**原文**
■ ■ ■ ■
1976年初,因为年龄小,父母不在身边,我哥俩常受孙家窝棚劣迹青年“白老五”的欺负,他要带我们去偷鸡,我俩不从,他就强拿我家豆油1桶,并威胁说:“不跟着我干,早晚杀你全家。”母亲知道后,向新民火车站王英田站长、刘文汉书记哭述,怕孩子学坏。王、刘就派车站高林、刘岩两位同志,前往调查,经查属实。1976年4月,车站就派一辆大汽车,把我和哥哥及全部家当拉到新民,安置在火车站前往东路北,一间14平米小房中,我和哥哥找些零活干。我有时也去新民二中读几天书。

说起我的学习经历也很奇特。1970年随父亲下乡,就在姑夫屯大队小学校五年级读书,当年属于“文革中”,小学七年一贯制,而且经常“停课闹革命”。因此我的大部分时间白天种地、种菜和父兄采药,晚间煤油灯下看书或给乡民讲故事、号脉看病。1973年恢复高中考试录取制度,高中实行9年一贯制,即七年毕业后再读两年,就高中毕业。高中即法库县第二中学设在冯贝堡公社所在地,距我家姑夫屯大队五里路。1973年考试政策是贫下中农子女40%入学,“黑五类”子女即可教育好子女入学率不超过5%,经过考试,我的成绩在姑夫屯村同年级40几名同学中,名列前茅,去掉不念的、没考上的,8名同学考入冯贝堡高中,并如期入学,而我并没有收到入学通知,焦虑中我去找班主任李玉汉(李玉汉是富农子弟,1962年高考时,因成份高落榜)老师,李老师对我很同情,接连去了三次冯贝堡高中联系,回来后他对我说:“你再等几天,你和李荒地的史文杰分数一样,他家是下放户,成份有点高,你俩只能取1个。”不知怎么研究的,最终我们俩都被入取了,史文杰后来成长为大孤家子高级中学中心学校的校长。

我本应1975年高中毕业,但是,因为想回城,就瞒报说没有毕业。1976年初,我和哥哥回城后,我就被安排到新民二中读书,有时也同哥哥一同打工。直到1976年秋才九年毕业。而从1964年开始上小学,我已经断断续续读了12年书了。

1977年7月,我国恢复高考。我报考的是沈阳机电学院自动化系。不久,考试成绩下来了,我参加了体检,可是由于政审不合格(还是父亲的右派问题),我没被录取。我大哭一场,把高考时用的所有书都烧掉了,发誓不再参加高考。可是1978年夏又有高考消息,我又动了心,复习20多天后参加高考,可惜成绩差20分没有达到入取分数线,成了“大学漏子”。
■ ■ ■ ■
**给定数据**
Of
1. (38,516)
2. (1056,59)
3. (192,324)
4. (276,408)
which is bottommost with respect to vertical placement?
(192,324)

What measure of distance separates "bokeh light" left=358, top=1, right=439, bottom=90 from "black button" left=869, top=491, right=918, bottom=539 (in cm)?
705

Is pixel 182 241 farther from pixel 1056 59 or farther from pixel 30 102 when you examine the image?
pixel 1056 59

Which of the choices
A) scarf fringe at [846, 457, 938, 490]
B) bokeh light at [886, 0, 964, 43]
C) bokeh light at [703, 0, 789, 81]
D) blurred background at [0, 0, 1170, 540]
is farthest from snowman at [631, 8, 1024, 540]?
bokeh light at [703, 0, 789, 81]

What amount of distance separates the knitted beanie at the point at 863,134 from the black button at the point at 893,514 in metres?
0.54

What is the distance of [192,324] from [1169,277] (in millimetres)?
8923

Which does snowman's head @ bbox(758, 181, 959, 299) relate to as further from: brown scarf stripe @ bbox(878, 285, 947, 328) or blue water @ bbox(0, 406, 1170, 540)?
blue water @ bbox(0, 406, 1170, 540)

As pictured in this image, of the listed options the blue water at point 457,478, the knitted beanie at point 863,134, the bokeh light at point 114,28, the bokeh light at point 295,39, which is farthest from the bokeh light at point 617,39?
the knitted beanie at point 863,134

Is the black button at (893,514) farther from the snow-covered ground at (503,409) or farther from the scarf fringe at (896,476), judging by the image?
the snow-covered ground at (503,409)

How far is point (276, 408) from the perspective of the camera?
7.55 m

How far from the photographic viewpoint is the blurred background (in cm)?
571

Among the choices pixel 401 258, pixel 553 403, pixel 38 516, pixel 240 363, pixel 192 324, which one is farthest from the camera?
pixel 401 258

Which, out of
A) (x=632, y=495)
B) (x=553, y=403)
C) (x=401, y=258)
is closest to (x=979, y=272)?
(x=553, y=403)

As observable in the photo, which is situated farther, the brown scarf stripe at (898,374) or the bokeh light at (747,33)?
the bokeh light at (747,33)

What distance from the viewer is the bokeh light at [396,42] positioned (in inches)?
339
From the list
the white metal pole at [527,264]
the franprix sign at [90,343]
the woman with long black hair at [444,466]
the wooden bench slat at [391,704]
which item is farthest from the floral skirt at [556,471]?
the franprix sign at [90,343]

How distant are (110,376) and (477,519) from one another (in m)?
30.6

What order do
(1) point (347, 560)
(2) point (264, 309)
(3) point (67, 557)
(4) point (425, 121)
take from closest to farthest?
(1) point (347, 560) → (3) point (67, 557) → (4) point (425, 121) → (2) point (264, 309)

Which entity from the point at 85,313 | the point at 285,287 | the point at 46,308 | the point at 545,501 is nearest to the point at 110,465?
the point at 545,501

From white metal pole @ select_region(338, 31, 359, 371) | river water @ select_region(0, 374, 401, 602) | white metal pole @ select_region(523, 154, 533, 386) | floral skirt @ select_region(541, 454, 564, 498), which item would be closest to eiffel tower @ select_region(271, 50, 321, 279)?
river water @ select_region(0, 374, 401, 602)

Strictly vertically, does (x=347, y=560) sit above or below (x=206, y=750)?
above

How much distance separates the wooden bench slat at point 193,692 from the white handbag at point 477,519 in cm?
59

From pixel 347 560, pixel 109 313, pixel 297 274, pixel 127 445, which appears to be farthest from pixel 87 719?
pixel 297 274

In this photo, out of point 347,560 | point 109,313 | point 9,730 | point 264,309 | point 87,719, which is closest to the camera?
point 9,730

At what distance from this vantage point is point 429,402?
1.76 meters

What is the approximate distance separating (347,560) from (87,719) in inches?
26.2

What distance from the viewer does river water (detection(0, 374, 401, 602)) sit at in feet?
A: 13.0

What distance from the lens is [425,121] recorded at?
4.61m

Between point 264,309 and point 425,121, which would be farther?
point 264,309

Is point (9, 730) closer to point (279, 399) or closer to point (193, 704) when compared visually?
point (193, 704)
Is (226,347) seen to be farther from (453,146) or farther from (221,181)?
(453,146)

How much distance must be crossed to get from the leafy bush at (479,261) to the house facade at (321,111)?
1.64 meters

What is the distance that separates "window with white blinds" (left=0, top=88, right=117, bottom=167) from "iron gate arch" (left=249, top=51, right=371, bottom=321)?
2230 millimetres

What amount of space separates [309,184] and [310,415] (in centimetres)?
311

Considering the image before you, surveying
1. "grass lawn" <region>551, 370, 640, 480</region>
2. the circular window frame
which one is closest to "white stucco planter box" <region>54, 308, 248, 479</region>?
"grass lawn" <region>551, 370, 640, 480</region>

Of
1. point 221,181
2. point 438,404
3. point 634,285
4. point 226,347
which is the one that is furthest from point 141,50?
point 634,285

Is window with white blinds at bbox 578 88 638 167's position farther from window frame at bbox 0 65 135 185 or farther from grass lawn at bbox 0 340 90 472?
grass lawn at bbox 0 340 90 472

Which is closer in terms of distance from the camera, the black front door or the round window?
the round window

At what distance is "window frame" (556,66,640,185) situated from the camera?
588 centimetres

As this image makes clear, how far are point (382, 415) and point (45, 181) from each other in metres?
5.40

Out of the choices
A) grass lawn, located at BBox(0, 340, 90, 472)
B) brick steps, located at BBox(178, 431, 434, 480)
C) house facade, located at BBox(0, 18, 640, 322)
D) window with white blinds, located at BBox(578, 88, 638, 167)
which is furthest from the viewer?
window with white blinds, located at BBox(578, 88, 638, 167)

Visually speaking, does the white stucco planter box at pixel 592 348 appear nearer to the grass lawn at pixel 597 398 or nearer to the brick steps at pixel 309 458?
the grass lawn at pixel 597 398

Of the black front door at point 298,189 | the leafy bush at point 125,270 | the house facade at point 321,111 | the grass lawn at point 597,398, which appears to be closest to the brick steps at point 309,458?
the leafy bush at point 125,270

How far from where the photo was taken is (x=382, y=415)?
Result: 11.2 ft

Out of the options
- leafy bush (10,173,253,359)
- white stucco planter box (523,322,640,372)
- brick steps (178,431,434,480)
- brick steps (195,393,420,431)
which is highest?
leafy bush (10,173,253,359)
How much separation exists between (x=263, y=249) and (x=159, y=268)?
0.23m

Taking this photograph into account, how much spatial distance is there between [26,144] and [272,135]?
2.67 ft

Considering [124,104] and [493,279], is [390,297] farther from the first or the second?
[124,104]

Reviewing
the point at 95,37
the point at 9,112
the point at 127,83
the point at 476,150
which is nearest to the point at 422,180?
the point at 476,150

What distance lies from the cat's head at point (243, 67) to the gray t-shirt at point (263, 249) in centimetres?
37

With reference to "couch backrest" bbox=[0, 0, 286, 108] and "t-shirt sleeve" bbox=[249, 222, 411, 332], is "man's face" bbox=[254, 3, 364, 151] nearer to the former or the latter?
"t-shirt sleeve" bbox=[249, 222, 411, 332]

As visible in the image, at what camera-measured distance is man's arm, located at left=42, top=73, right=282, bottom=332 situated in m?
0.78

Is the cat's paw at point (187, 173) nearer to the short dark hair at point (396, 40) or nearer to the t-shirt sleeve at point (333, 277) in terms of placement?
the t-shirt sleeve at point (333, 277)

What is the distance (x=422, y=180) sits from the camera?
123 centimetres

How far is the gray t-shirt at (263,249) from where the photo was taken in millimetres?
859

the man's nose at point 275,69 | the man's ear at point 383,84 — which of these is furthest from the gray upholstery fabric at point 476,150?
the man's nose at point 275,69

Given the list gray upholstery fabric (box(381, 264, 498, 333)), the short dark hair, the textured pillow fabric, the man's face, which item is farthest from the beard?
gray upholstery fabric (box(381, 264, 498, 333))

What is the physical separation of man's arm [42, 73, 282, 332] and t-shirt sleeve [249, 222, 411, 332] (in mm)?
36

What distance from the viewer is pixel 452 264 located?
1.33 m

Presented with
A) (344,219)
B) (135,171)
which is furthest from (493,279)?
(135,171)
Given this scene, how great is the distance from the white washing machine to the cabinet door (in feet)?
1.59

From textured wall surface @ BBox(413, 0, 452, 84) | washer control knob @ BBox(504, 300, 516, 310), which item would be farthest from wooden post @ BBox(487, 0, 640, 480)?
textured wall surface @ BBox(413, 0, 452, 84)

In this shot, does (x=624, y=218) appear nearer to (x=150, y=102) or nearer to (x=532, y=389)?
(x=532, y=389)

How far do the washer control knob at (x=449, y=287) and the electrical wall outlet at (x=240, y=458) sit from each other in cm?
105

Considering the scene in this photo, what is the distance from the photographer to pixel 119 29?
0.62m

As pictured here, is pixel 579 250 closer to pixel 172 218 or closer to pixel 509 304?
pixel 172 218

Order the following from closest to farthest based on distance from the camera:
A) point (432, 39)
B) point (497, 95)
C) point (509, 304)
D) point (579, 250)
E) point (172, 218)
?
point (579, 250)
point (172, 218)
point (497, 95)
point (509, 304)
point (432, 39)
■ ■ ■ ■
**练习**
根据原文,1977年恢复高考时叙述者报考的是哪所学校的哪个系? 作答时只依据原文。

**练习答案**
沈阳机电学院自动化系。